И все же город, несмотря на музеи и цирки, на театр (один) и библиотеку (единственную), оставлял за пределами множество соблазнов, манивших юную речную крысу. Меня в те годы интересовало только то, что приходило извне или направлялось прочь.
Но я, кажется, упустил нить повествования. Разве я виноват? О таком нелегко говорить. Я начал говорить — Господи, лучше бы мне не вспоминать! — как в последний раз видел отца живым.
Я расскажу. Мы с матерью вместе отправились в больницу. Она шла впереди, уверенным быстрым шагом, а я тащился за ней, стараясь не отставать.
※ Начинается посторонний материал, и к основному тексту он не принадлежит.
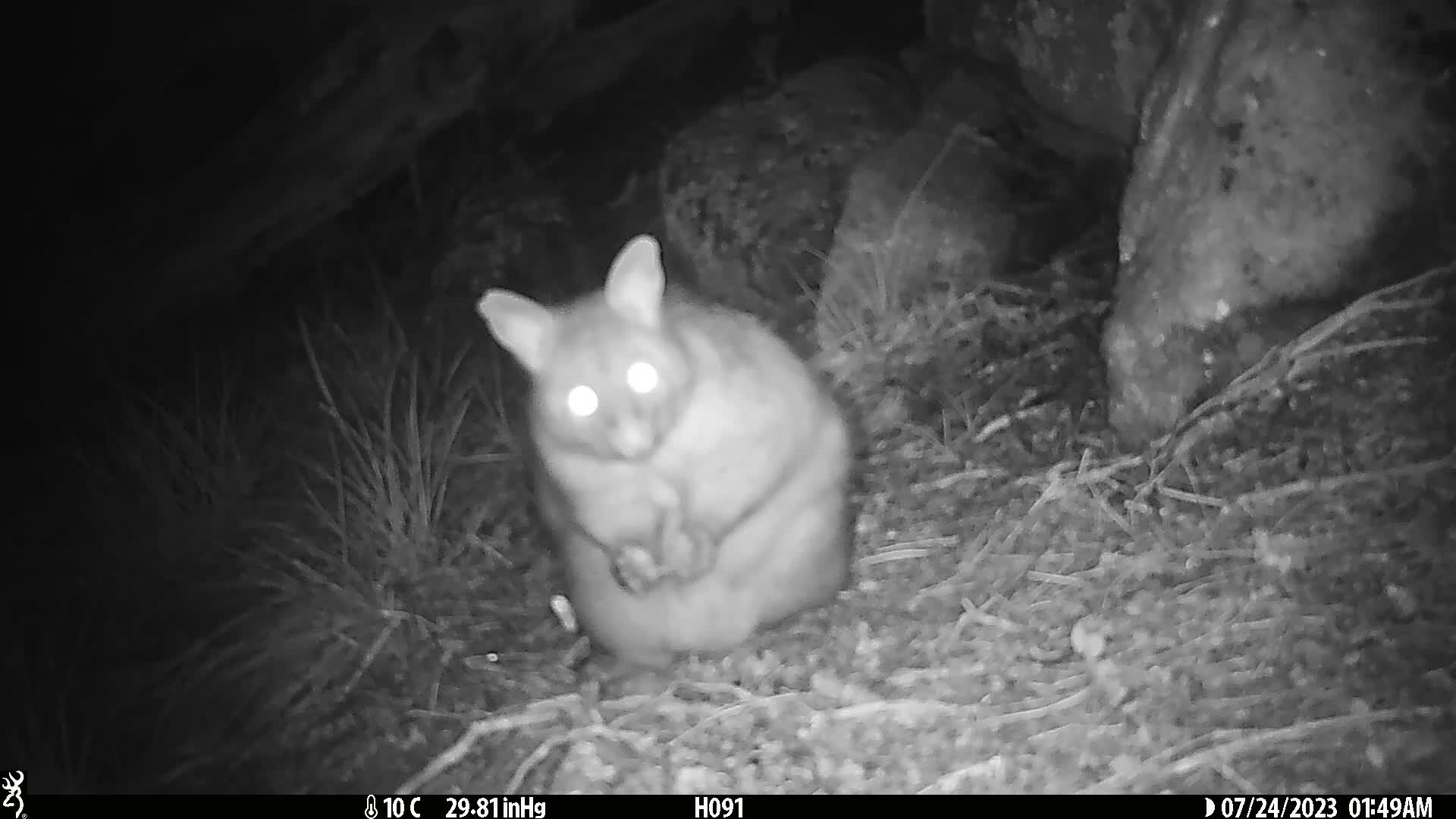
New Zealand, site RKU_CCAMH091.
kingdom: Animalia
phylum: Chordata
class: Mammalia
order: Diprotodontia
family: Phalangeridae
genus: Trichosurus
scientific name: Trichosurus vulpecula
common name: common brushtail possum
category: possum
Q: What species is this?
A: Possum (common brushtail possum) (Trichosurus vulpecula).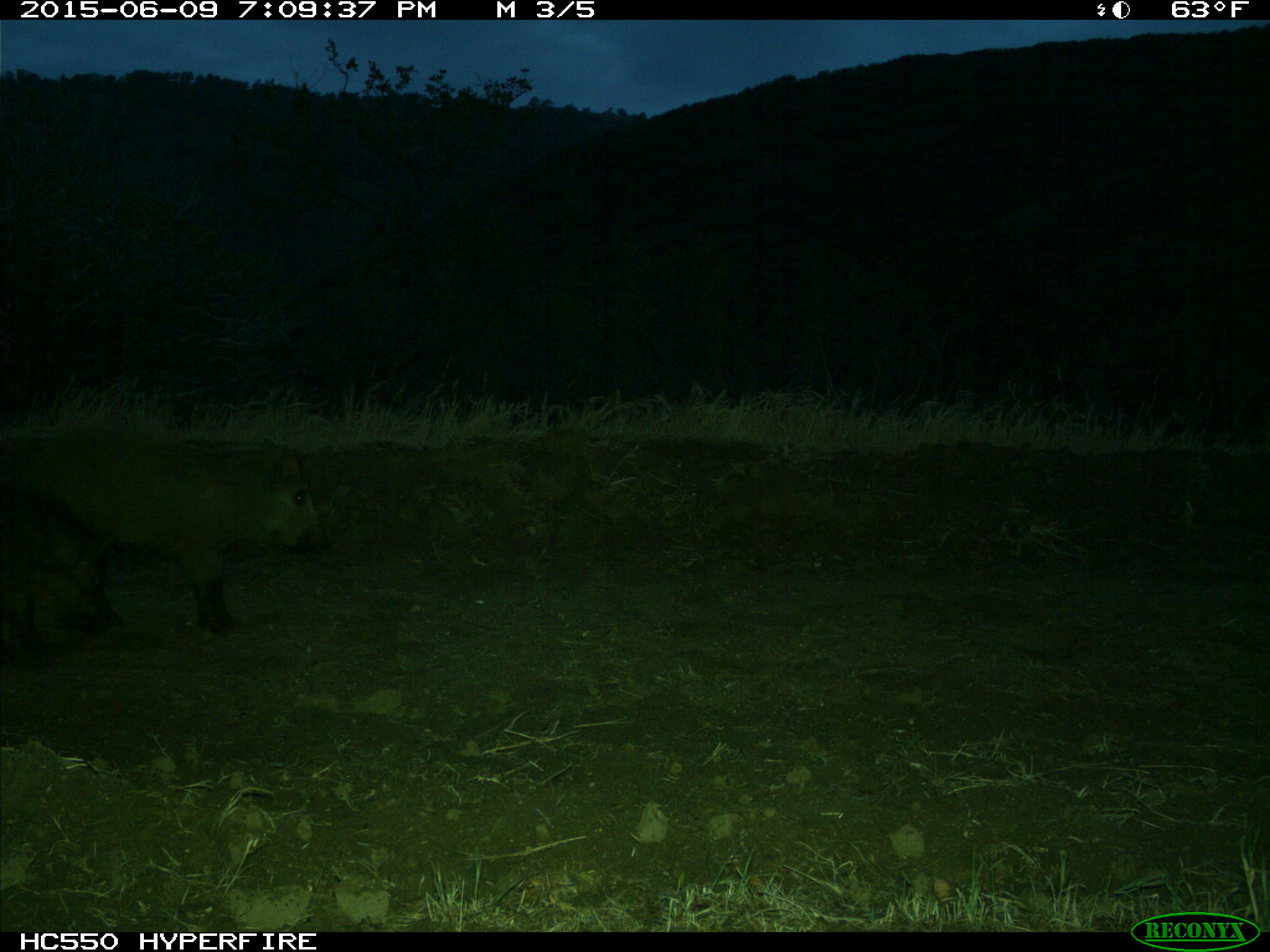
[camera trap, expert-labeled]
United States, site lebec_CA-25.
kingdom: Animalia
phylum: Chordata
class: Mammalia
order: Artiodactyla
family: Suidae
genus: Sus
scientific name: Sus scrofa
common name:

Несколько раз она гневным взглядом указывала мне место рядом с собой.
От нашего пансиона идти было чуть больше мили, и всю дорогу я сдерживался, не задавал вопросов, которые так и рвались наружу, из опасения, что покажусь непочтительным сыном. Выйдя из-за стены Огороженного Города на Рыночную улицу, мы прошли сперва к югу по набережной, потом свернули в переулок Черной Лошади — я занимал мысли, вычисляя площадь между двумя кривыми, — дальше прошли по Второй мимо солодовен и пивоварен к Каштановой и от них на запад мимо больницы для бедных — к тому времени я пытался вспомнить показанный мне отцом Турно способ определения объема конической пирамиды. Снова к югу по Третьей улице, мимо скорняжной, мыловаренной и свечной фабрик. Я думал о муже Патриции, Аароне, который вел торговлю с Китаем. Кто-то — может быть, Джек? — недавно спросил его, не собирается ли он взять меня штурманом на одно из своих судов, а он в ответ засмеялся так, что понять можно было и «да», и «нет». Вот я и гадал. Мы срезали путь по улице Виллинга — моя мать гордилась своим умением сокращать путь, обдуманно выбирая маршрут (я, проходя мимо церкви Святого Иосифа, пригнул голову), и почти бегом бросились по Четвертой. Один квартал по Сливовой улице — рыжая девчонка подмигнула мне и нырнула во двор Бингема, прежде чем я успел решить, настоящая она или просто непрошеное воспоминание. Но я походил на человека, которому велено не думать о носорогах и потому он не может думать ни о чем другом. Наконец любопытство и досада взяли верх.
— Я не совсем понимаю, — начал я, стараясь говорить по-взрослому веско, но добившись только того, что голос прозвучал сварливо, — что, собственно, от меня ожидается?
Я не видел отца — и мне ясно дали понять, что видеть его мне не полагается, — с того дня, как его забрали в больницу. С того дня, как моя маленькая сестренка в ужасе выбежала из дома, где этот добрейший человек крушил мебель и выкрикивал оскорбления невидимым демонам. Тогда было решено, что дома мы с ним уже не справимся.
— Сегодня что, какой-то особенный день? И что мне делать, когда я его увижу?
Я не спросил — зачем? — но думал об этом, и мать ответила на невысказанный вопрос.
— У меня есть причины, — резко отозвалась она. — И есть серьезная основательная причина не сообщать тебе, в чем они состоят.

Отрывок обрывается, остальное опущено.